Я смущаюсь от ее пристального взгляда.
— Только то, что она хочет все время контролировать мою жизнь. Она предпочла бы, чтобы я жил отдельно.
— Если ты тоже так считаешь, то должен от меня уехать.
— Конечно, я так не считаю. Я только пытаюсь сказать тебе, что ты мне нужна больше, чем она.
— Ты тоже мне нужен, мальчик мой. Не думай больше об этом. Все будет хорошо. Ни пуха, ни пера. Передавай привет Сельме Люнге. Как бы то ни было, она желала Ане только добра. И помни самое главное. Ты не принадлежишь ей.
Марианне ушла. Я стою в пустом доме, и мне уже ее не хватает. Почему я до сих пор не рассказал ей о болезненной выходке Сельмы Люнге в последний раз? Почему не рассказал, как она била меня линейкой по пальцам, бранила, о крови, текущей у меня из носа? Почему не рассказал о ее рыданиях? Я смотрю на часы и понимаю, что опаздываю. И решаю сегодня перейти реку вброд, по прямой — самый короткий путь. Я не могу даже подумать о трамвае. К счастью, в последние дни почти не было дождя. Уровень воды в реке низкий. Я перейду на тот берег, прыгая с камня на камень, только бы они не оказались слишком скользкими.

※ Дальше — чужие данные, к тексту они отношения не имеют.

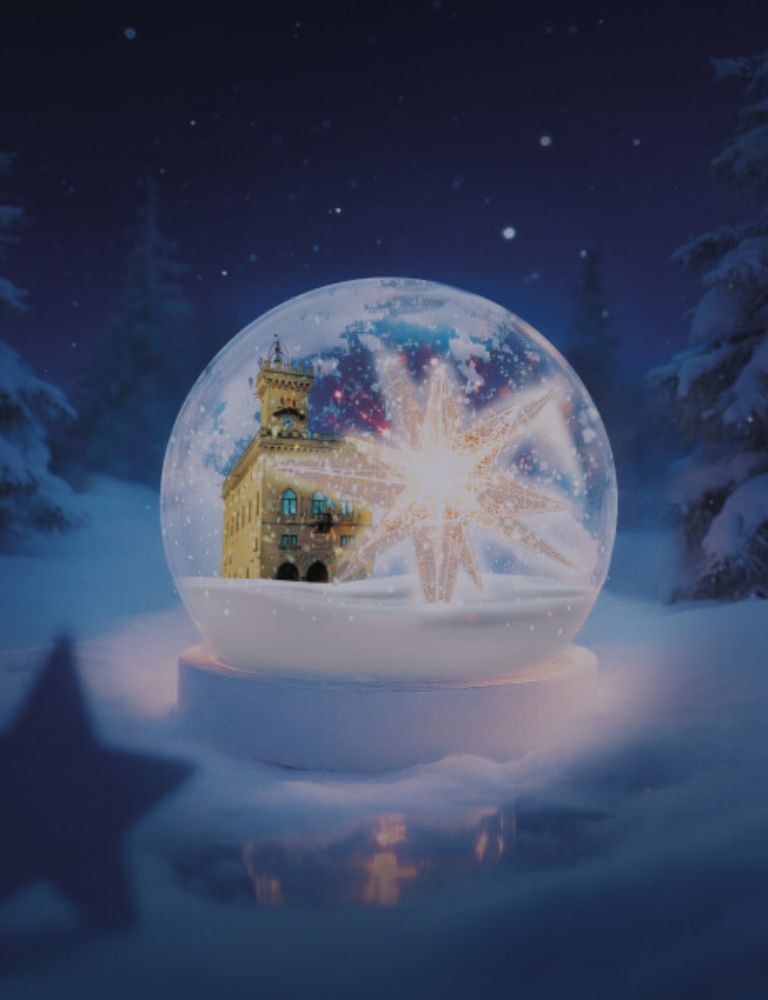 THE CHRISTMAS OF WONDERS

Я беру ноты под мышку и спускаюсь по тропинке к ольшанику, там я ненадолго останавливаюсь среди деревьев и даже сижу, размышляя о своей жизни и страшась предстоящего свидания с Сельмой Люнге. Она считает, что я у нее в руках, но я нашел щелку у нее между пальцами и выскользнул на свободу.
В ольшанике холодно, это плохо для моих пальцев. К тому же я еще не начал носить перчатки. Господи, думаю я, мне следует быть осторожным. Неожиданно я понимаю, что мне больше не нравится сидеть в ольшанике. Я воспринимаю его как место, откуда я мог шпионить за Аней, шпионить за собственными чувствами, лелеять горе по поводу потери мамы. Марианне не располагает к таким мыслям. Она предпочитает действие. Хочет, чтобы я вел себя как взрослый мужчина. А взрослый мужчина не станет сидеть в ольшанике.
Я прыгаю с камня на камень, переходя реку поблизости от того места, где мама разбила голову, и мне, несмотря ни на что, хочется играть, будто я ребенок. Мне многие говорили, что я рано стал взрослым. Но что значит быть взрослым? Не означает ли это прежде всего, что человек контролирует свои поступки? В таком случае, была ли Сельма Люнге взрослой, когда била меня линейкой по пальцам и по спине? Был ли Ричард Сперринг взрослым, когда позволил своей яхте перевернуться? Был ли Брур Скууг взрослым, когда дробовиком вышиб себе мозги? Была ли мама взрослой, когда напилась пьяной настолько, что рассердилась на отца и не смогла удержаться за Татарскую горку, позволив течению подхватить себя?